Dalam
waktu sebulan terakhir ini guru Bahasa Jawa di Jateng meninggi intensitasnya
dalam berkomunikasi, baik melalui pesan singkat, telepon, maupun jejaring
sosial di internet. Mereka resah oleh informasi tidak dicantumkannya mata
pelajaran Bahasa Jawa dalam draf perubahan kurikulum 2013. Ada sinyalemen
mereka bakal kehilangan kesempatan mengajar atau harus alih tugas mengampu mata
pelajaran lain.
Memang,
belum ada titik final ketidakpastian Bahasa Jawa pasti berakhir pada tahun
pelajaran baru 2013, dan kondisi itu justru mengeskalasi keresahan. Mengingat
urgensi pembelajaran Bahasa Jawa adalah sebagai salah satu cara melestarikan,
sewajarnya Kemendikbud meninjau ulang draf perubahan kurikulum tersebut.
Setidak-tidaknya
mempertimbangkan kembali risiko yang bakal terjadi. Seperti pada regulasi yang
mewajibkan guru mengajar 24 jam per minggu belum lama ini, banyak guru harus
beralih ke mata pelajaran lain. Jika demikian status profesional akan makin
dipertanyakan.
Jika
draf kurikulum itu benar-benar menghapus Bahasa Jawa (muatan lokal), itu sama
saja artinya dengan ''kiamat'' Bahasa Jawa. Kemendikbud seolah-olah tidak
memberikan kesempatan hidup dan perkembangan bahasa itu melalui jalur
pendidikan.
Ironisnya,
dalam draf perubahan ada mata pelajaran baru (Prakarya) dengan alokasi waktu 4
jam per minggu.
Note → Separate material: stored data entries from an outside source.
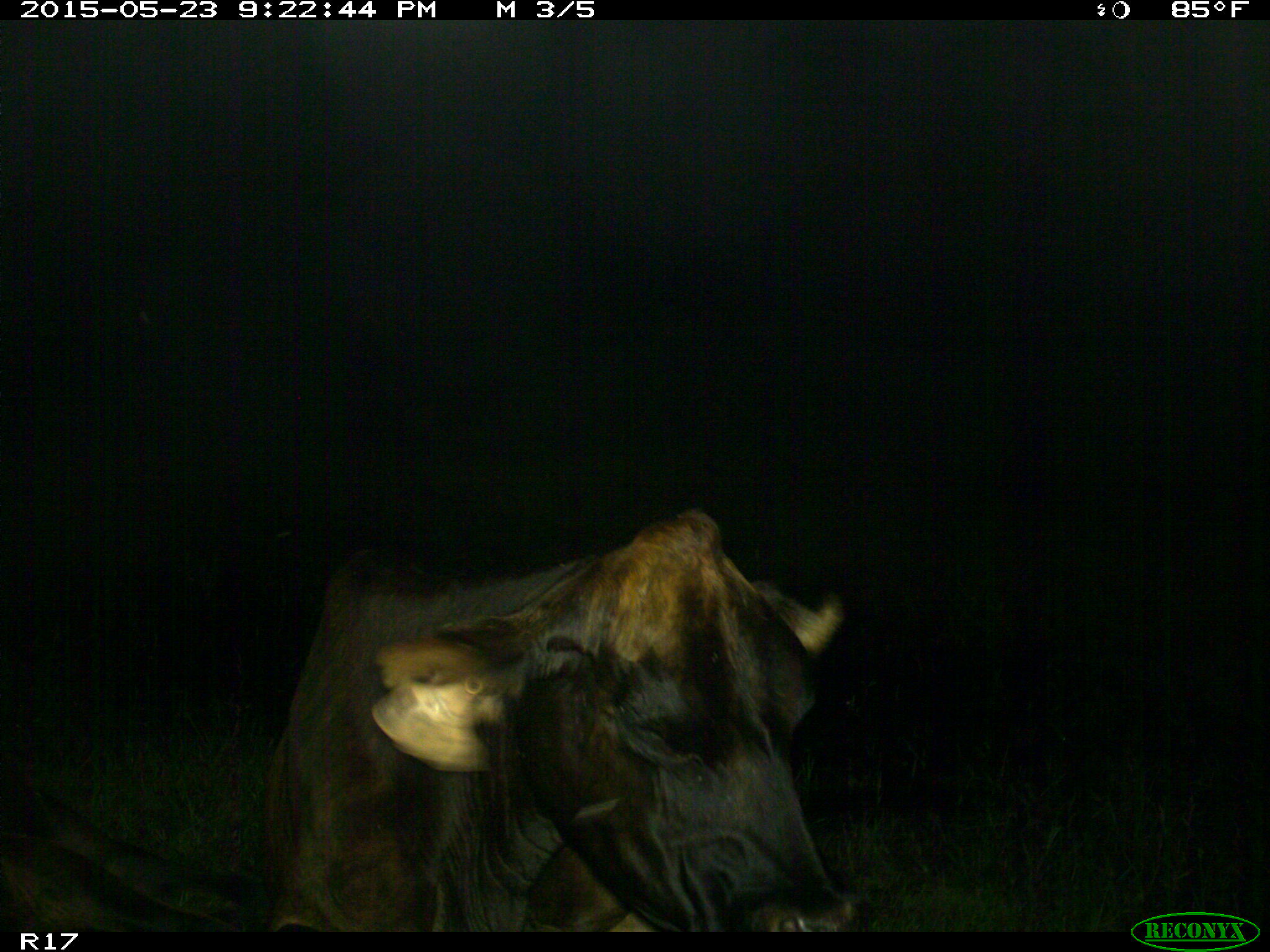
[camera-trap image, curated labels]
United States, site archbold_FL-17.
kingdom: Animalia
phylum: Chordata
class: Mammalia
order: Artiodactyla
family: Bovidae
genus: Bos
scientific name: Bos taurus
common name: domestic cow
Bos taurus (domestic cow).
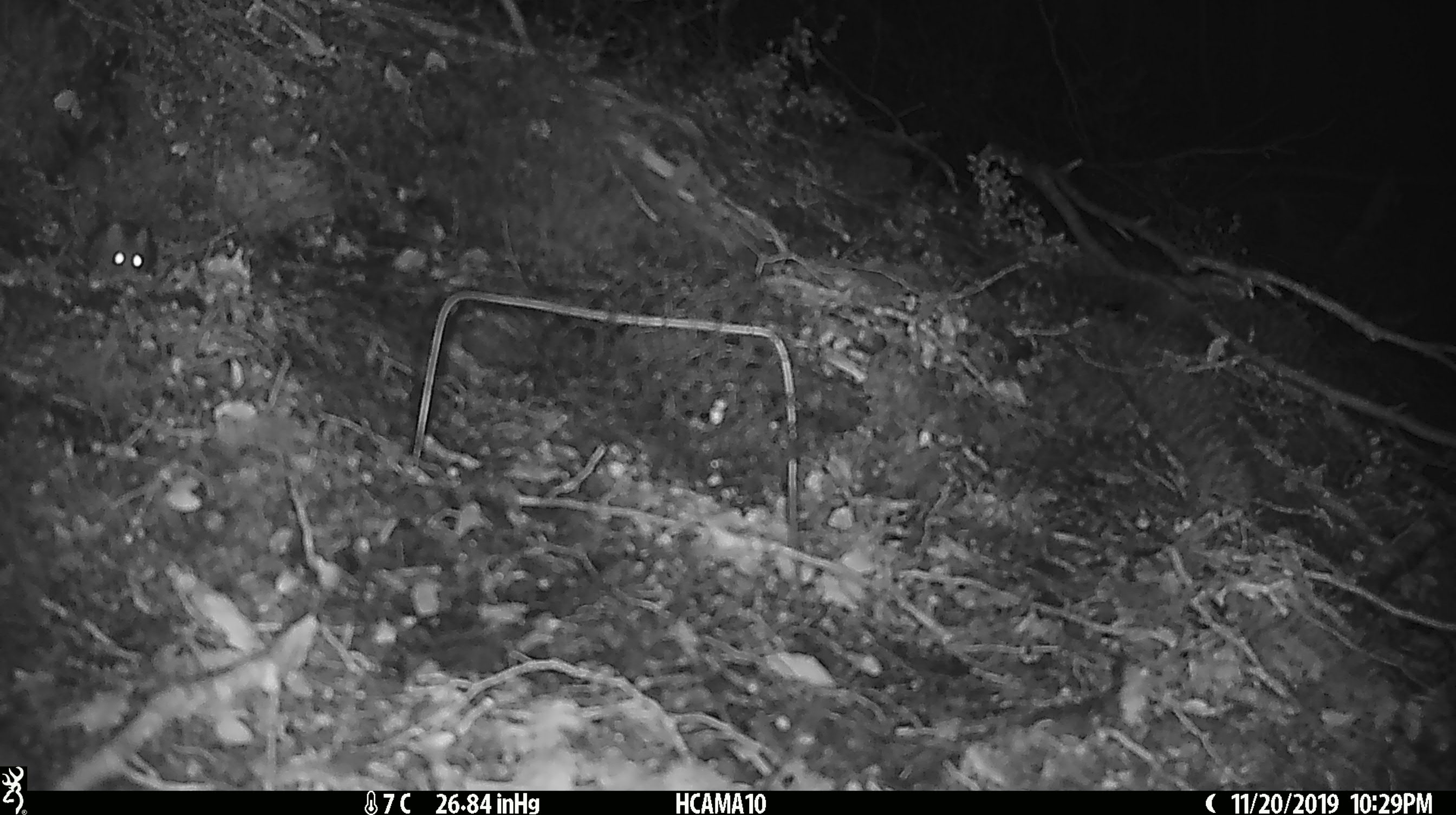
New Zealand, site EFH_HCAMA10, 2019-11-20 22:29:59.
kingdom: Animalia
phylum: Chordata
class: Mammalia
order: Rodentia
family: Muridae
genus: Mus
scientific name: Mus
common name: mouse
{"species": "mouse (Mus)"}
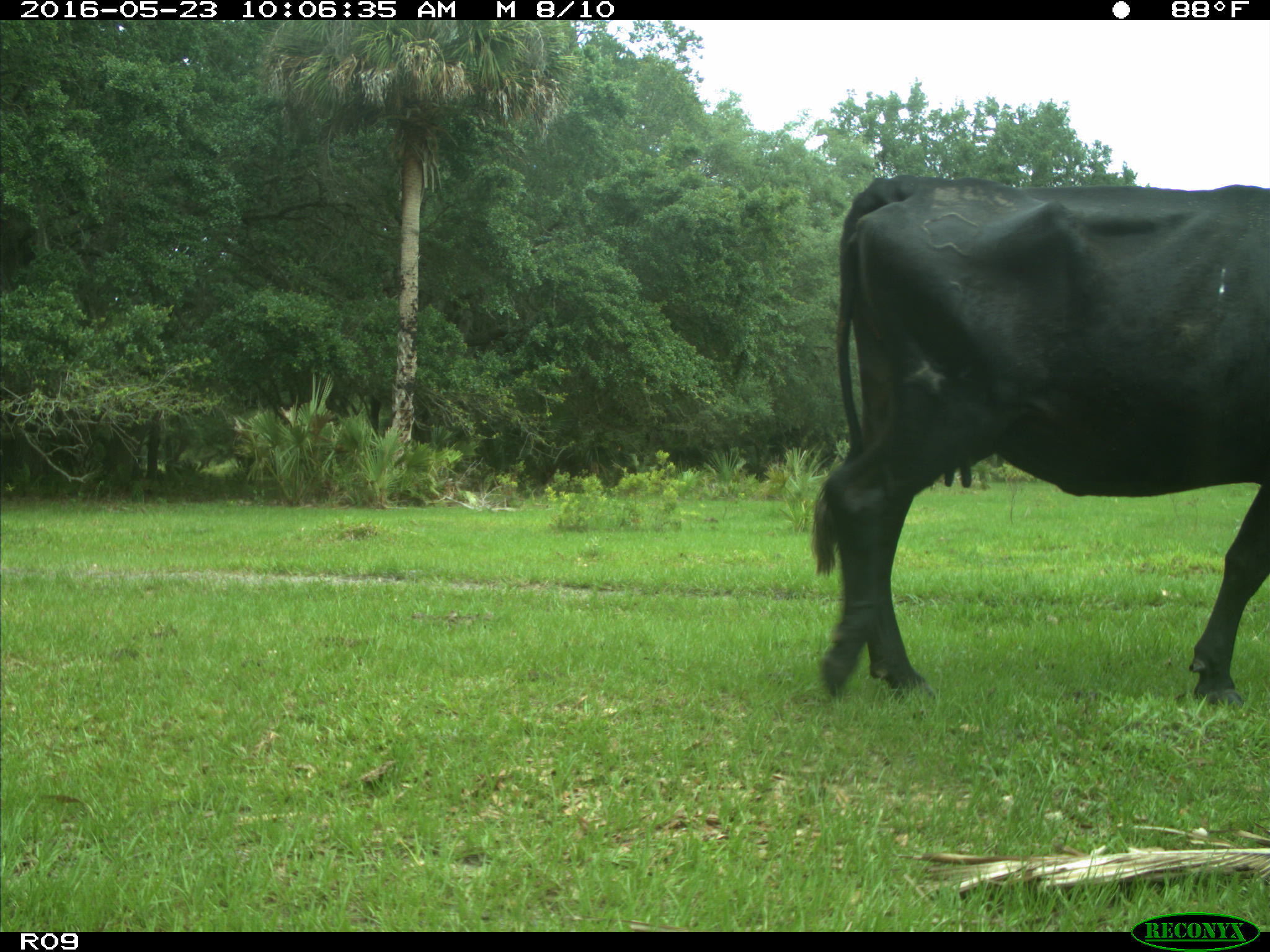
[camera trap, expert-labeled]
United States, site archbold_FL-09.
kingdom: Animalia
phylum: Chordata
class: Mammalia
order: Artiodactyla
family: Bovidae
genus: Bos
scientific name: Bos taurus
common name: domestic cow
Bos taurus (domestic cow).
Hal itu dimungkinkan untuk menampung (kelompok) muatan lokal,
termasuk Bahasa Jawa.
Padahal,
permasalahan, dan tantangan tiap sekolah berbeda-beda. Pada konsep KTSP guru
dan sekolah mendapat kebebasan mengelola kurikulum pengembangan dari standar
isi. Dalam pengembangan tersebut masih dibatasi adanya muatan lokal yang wajib
dilaksanakan.
Di
Jawa Tengah, Bahasa Jawa merupakan muatan lokal wajib yang harus dilaksanakan
oleh tiap satuan pendidikan dari tingkat dasar sampai menengah. Haruskan
kebijakan yang sudah baik itu dihapuskan? Atau Bahasa Jawa melebur dalam mapel
Prakarya, atau gabungan dari beberapa muatan lokal yang menjadi satu?
Ada Keberpihakan
Jika
demikian maka akan ada lebih dari 1 guru Prakarya. Hal ini masih menyisakan
masalah berupa jumlah jam mengajar guru, proses penilaian, dan target
pencapaian kurikulum. Kemendikbud tinggal memiliki waktu satu semester untuk
melakukan peninjauan ulang draf tersebut, terkecuali kurikulum 2013
diberlakukan pada waktu lain.
Dalam
waktu itu pula semestinya disegerakan koordinasi antara pemerintah pusat dan
provinsi untuk mengambil kata mufakat atas permasalahan tersebut. Tidak bisa
dimungkiri, dalam pelajaran itu siswa mendapat materi unggah-ungguh untuk
menunjukkan status strata sosial kemasyarakatan dalam berkomunikasi.
Dengan
unggah-ungguh itu antarpenutur saling menjaga kenyamanan hati agar tidak
terjadi ketersinggungan. Melalui unggah-ungguh itu siswa mengenal budi pekerti,
empati, dan pengendalian diri dari berucap dan bersikap yang tidak baik.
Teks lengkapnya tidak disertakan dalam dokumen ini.